The real issue with cookies, tracking or not, is they take people’s eyes off the real threats they face on the Web. Cookies are text files. Tracking cookies are text files. They are not programs; they are not malware. They are not any kind of “ware”. The suffix “ware” indicates an application, a program. Cookies and tracking cookies do not “run”, nor can they replicate themselves on your computer and spread. All cookies, tracking or not, can be deleted simply by right-clicking and selecting “delete”.

It’s a good to remove any and all cookies, because cookies clutter your hard drive, like any junk and tem file. It’s good to remove all junk and garbage files as a matter of good computer maintenance. It’s always good to clear junk and garbage files off your computer often – because if you don’t, junk files can consume a great deal of your hard drive space. And even if you have a large hard drive, there’s no sense wasting your free hard drive space on junk or garbage files – cookies or not.
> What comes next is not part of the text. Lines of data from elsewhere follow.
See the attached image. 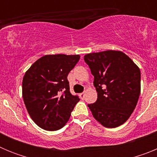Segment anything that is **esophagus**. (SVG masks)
Returning a JSON list of instances; mask_svg holds the SVG:
<instances>
[{
	"mask_svg": "<svg viewBox=\"0 0 157 157\" xmlns=\"http://www.w3.org/2000/svg\"><path fill=\"white\" fill-rule=\"evenodd\" d=\"M79 97L81 99H83L84 97H85V93H81V94H79Z\"/></svg>",
	"mask_w": 157,
	"mask_h": 157,
	"instance_id": "34e87169",
	"label": "esophagus"
}]
</instances>
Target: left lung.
I'll list each match as a JSON object with an SVG mask.
<instances>
[{
  "mask_svg": "<svg viewBox=\"0 0 157 157\" xmlns=\"http://www.w3.org/2000/svg\"><path fill=\"white\" fill-rule=\"evenodd\" d=\"M84 60L94 75L98 93L95 103L88 105L93 116L108 128L122 125L133 113L139 98V67L121 51L88 53Z\"/></svg>",
  "mask_w": 157,
  "mask_h": 157,
  "instance_id": "1",
  "label": "left lung"
}]
</instances>
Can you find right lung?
<instances>
[{
  "label": "right lung",
  "mask_w": 157,
  "mask_h": 157,
  "mask_svg": "<svg viewBox=\"0 0 157 157\" xmlns=\"http://www.w3.org/2000/svg\"><path fill=\"white\" fill-rule=\"evenodd\" d=\"M79 55H45L26 71L23 78V101L33 121L49 131L62 128L80 101L70 93L69 72Z\"/></svg>",
  "instance_id": "right-lung-1"
}]
</instances>
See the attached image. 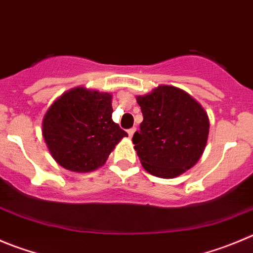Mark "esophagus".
I'll use <instances>...</instances> for the list:
<instances>
[{
  "instance_id": "1",
  "label": "esophagus",
  "mask_w": 253,
  "mask_h": 253,
  "mask_svg": "<svg viewBox=\"0 0 253 253\" xmlns=\"http://www.w3.org/2000/svg\"><path fill=\"white\" fill-rule=\"evenodd\" d=\"M135 130H136L135 128H131V129H129V130H128V135L130 136V138H131V136L134 135V133H135Z\"/></svg>"
}]
</instances>
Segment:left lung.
<instances>
[{
    "mask_svg": "<svg viewBox=\"0 0 253 253\" xmlns=\"http://www.w3.org/2000/svg\"><path fill=\"white\" fill-rule=\"evenodd\" d=\"M136 102L144 119L133 144L144 169L163 179L191 169L205 150L210 129L200 103L172 85H159Z\"/></svg>",
    "mask_w": 253,
    "mask_h": 253,
    "instance_id": "1",
    "label": "left lung"
}]
</instances>
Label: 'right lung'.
<instances>
[{"instance_id":"obj_1","label":"right lung","mask_w":253,"mask_h":253,"mask_svg":"<svg viewBox=\"0 0 253 253\" xmlns=\"http://www.w3.org/2000/svg\"><path fill=\"white\" fill-rule=\"evenodd\" d=\"M110 93L77 86L48 108L42 134L50 155L64 169L89 172L103 167L126 131L112 119Z\"/></svg>"}]
</instances>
You’ll all be safer and enjoy the web more if you focus on the real dangers of the web, and forget about “tracking cookies”. Concern yourself with and be wary of the spyware, malware, viruses, drive-by downloads, worms, phishing attacks, malicious ads, and rogue security programs – that are so pervasive on the Web. Cookies are mere nuisances, they are not dangerous, tracking cookies or not.

Cloudeight InfoAve

One thought on “Tracking cookies ravage Grand Rapids

  1. Rose

    Thanks you for that info. Have always wondered about if they really tracked you or not, and if they could harm your computer.